11/21/23

Morning pages. Coffee shop edition. Straight to publication. No edits.

Explanation: I’ve been doing my morning pages, as instructed by Julia Cameron’s The Artist’s Way for a couple/few months now. Oops. I turned my fifth sentence into a lie. The point of the Morning Pages is to get all the brain gradue from overnight out and onto paper. The purpose is to corral stray thoughts. The purpose is to rake the leaves of thought into tidy piles. The purpose is to make room for new creativity.

An additional purpose is to play hide-and-seek with thoughts later. To see what develops.

I followed Cameron’s advice to write by hand for the first month. I did so religiously (sans religion), and learned so much about my writing style. It slowed me down and forced me to think about each letter’s ink as it flowed through my pen. As I developed my confidence in writing the morning pages, I realized that I had learned enough lessons to try other media. I am a developing luddite, so I did not want to type on a computer keyboard, despite being talented at doing so. Instead I opted for a 90s-era electric typewriter, which was gifted to me by a 90s-era friend who has been kind and good enough to maintain contact with me through the decades.

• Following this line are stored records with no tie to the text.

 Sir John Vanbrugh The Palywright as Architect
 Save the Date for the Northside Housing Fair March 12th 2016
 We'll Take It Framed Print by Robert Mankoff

But as I’ve been moved and motivated to develop this new website, I want to see what happens if I take the stream-of-thought consciousness dump that is my AM ritual and put it online without anything more than passing typo correction.

In The Artists Way (I like calling it THE WAY), we are instructed to keep our morning pages secret. To allow them to be a place where ideas foment until they are truly ready for public consumption.

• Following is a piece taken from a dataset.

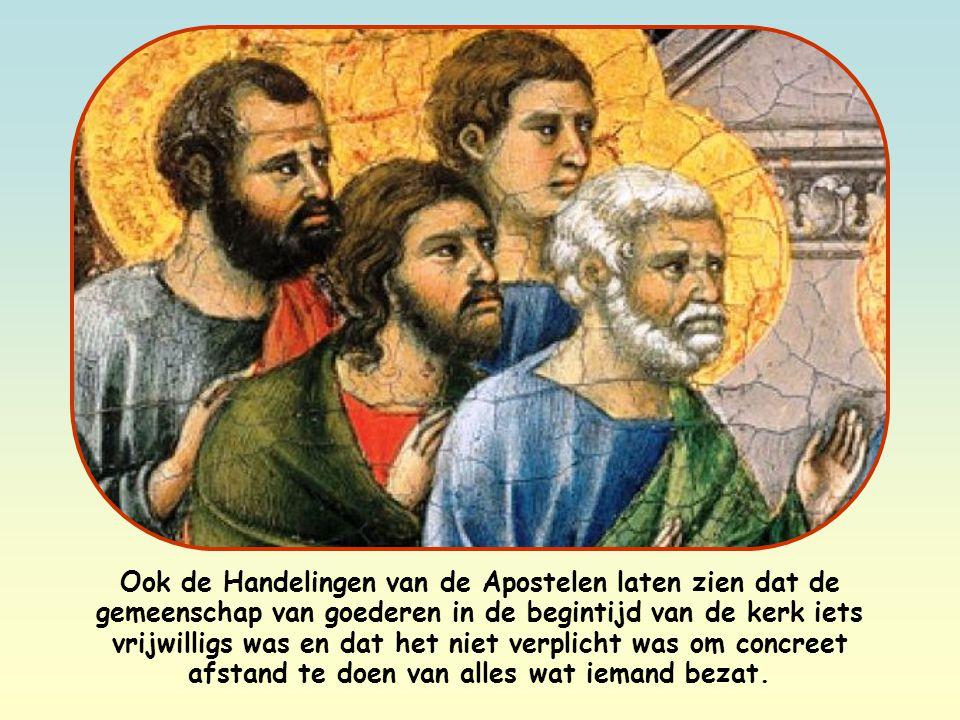 Ook de Handelingen van de Apostelen laten zien dat de gemeenschap van goederen in de begintijd van de kerk iets vrijwilligs was en dat het niet verplicht was om concreet afstand te doen van alles wat iemand bezat.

I ain’t got time for that shit.

Since unblocking my inner creative voice, I cannot keep up with the ideas. I exhaust myself on the daily. That doesn’t mean I’m putting in 12 hour days. I may do only 12 minutes at a keyboard and spend the rest of the day following the flow that is set forth from those ideas. Or from the ideas that have been set forth in previous morning pages.

The coffee shop – my current third place – is called Second Best Coffee in South Kansas City. I recommend it, though I don’t want to use this space for reviews. Anyway, the coffee shop is playing Zelda and Chill music, which is something that I do during my painting projects at home. I haven’t requested the music. We just have a similar vibe, so I feel like home when I walk in here, order my nitro cold brew (nectar of my creativity) and bacon breakfast burrito with potatoes in it. I come here about twice a week to work for an hour on writing or genealogy projects.

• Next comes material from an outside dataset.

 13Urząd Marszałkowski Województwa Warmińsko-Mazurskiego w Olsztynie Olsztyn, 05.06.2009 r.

I do my best typing here facing a rustic wood wall, the energy of the conversations and mass absorption of caffeine at my back, driving my introverted soul to delve deeper and deeper into my work. Ignore the voices, be them in my head or in my ear. Ignore the critics. Glean the compliments. Focus on the work as long as I can hold the flow.

At home, my brain may pause ten minutes between paragraphs. I tend to wander into the dawn silence of the Haus. My mind goes to unexpected places and forgets to remind my pen it is supposed to be following and recording the fantastical or mundane journeys without judgement.

At a coffee shop – or library – or park – or whatever third place I choose today, I’m less likely to look around and wander, so my productivity skyrockets – for as long as I can maintain the flow.

I consider this a personally brave act today. I intend to publish at the end of this free-flow exercise, consequences be damned. My fear is that I’ll wander into territory that is too personal for immediate publication. Maybe my mind will stray to an embarrassing and private story from childhood. My mind WANTS to do that to me, but something holds it back. Something other than common decency or self preservation. It’s just uninteresting to me in this moment.

So I should release that fear and just write.

Just sit down and write.

That was great advice from Natalie Goldberg’s “Writing Down the Bones,” which is a great companion to THE WAY. My great friend Brian recommended both of the books to me this year, and his reaching out to me on this topic has been life-changing in an affirming manner for both of us.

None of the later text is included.